Alexander, also the director of UK's Langston Hughes Center, focuses his research in African-American social and intellectual history of the 19th and 20th centuries. His presentation will examine African-American accounts of the Reconstruction period, from the end of the Civil War in 1865 to 1877.
MSU African-American Studies Director Stephen Middleton explained that Richard Theodore Greener, the first African-American to graduate from Harvard College in 1870, first used the phrase "young Africa" to identify self-determined black scholars and leaders who wanted to uplift the African-American community.
"Professor Alexander will look at historical memory about the Reconstruction period in American history. He will look at the period through the lenses of 'young Africa,' that is, people like Greener, T. Thomas Fortune, W.E.B. Du Bois and others who wrote about Reconstruction," Middleton said. "These black scholars offered a different memory of Reconstruction; and hence, they provide a counter-narrative to the way some whites portrayed the period in ways that were not flattering to black people."

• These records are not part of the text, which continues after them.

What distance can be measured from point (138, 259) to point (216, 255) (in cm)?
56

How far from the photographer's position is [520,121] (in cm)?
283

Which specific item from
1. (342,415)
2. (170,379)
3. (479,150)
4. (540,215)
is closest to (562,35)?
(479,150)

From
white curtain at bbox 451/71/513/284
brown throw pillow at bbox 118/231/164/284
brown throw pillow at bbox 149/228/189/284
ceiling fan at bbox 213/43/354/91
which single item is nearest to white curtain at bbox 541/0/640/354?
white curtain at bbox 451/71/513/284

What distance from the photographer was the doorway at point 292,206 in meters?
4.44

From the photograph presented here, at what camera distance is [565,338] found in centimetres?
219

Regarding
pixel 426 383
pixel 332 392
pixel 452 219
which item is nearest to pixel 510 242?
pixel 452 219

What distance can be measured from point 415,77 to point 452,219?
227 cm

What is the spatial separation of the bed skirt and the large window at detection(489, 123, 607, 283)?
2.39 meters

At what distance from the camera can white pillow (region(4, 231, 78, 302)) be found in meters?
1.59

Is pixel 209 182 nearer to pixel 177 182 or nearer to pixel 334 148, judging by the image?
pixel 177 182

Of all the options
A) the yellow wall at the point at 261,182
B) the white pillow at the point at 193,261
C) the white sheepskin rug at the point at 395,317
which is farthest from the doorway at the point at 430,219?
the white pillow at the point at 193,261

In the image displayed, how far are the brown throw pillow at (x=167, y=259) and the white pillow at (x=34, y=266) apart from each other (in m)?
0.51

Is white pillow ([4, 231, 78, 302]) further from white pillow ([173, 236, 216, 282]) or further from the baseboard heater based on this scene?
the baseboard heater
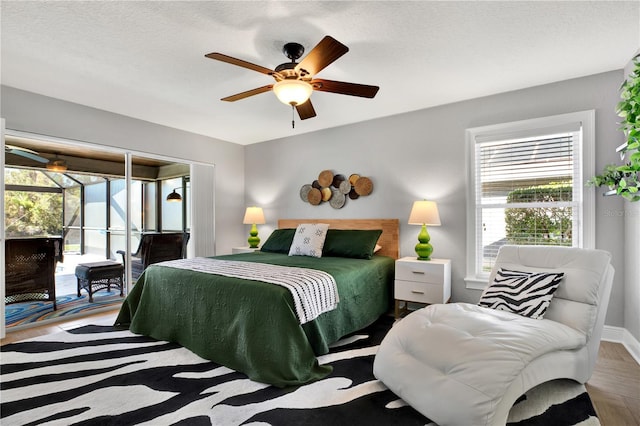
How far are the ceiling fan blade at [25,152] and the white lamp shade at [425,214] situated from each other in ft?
13.8

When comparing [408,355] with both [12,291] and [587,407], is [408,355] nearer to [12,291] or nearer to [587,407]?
[587,407]

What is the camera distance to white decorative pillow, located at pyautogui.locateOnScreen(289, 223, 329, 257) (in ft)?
12.4

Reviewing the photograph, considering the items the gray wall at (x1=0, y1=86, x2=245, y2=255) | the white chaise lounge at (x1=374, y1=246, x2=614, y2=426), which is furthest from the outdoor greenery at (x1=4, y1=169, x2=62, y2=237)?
the white chaise lounge at (x1=374, y1=246, x2=614, y2=426)

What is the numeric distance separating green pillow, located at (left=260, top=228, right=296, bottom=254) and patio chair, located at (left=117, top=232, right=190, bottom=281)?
1396 millimetres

By examining the role of black writers chronicling the years of Reconstruction, the audience will learn how their writings, and others, shape the present view of history, Middleton said.
Alexander completed his doctoral degree at the University of Massachusetts-Amherst in 2004 and has already published several books and anthologies, including "T. Thomas Fortune, the Afro-American Agitator" (University Press of Florida, 2008), "An Army of Lions: The Struggle for Civil Rights before the NAACP" (University of Pennsylvania Press, 2012) and "The Aftermath of Slavery: A Study of the Condition and Environment of the American Negro" (The University of South Carolina Press, 2012).
Upcoming publications by Alexander will include a study of the violence of the Reconstruction period called "Reconstruction, Violence, and the Ku Klux Klan Hearings" (Bedford/St. Martins Press), and a short study of W. E. B. Du Bois for the Roman and Littlefield Library of African American Biography series, titled "W. E. B. Du Bois: An American Intellectual and Activist."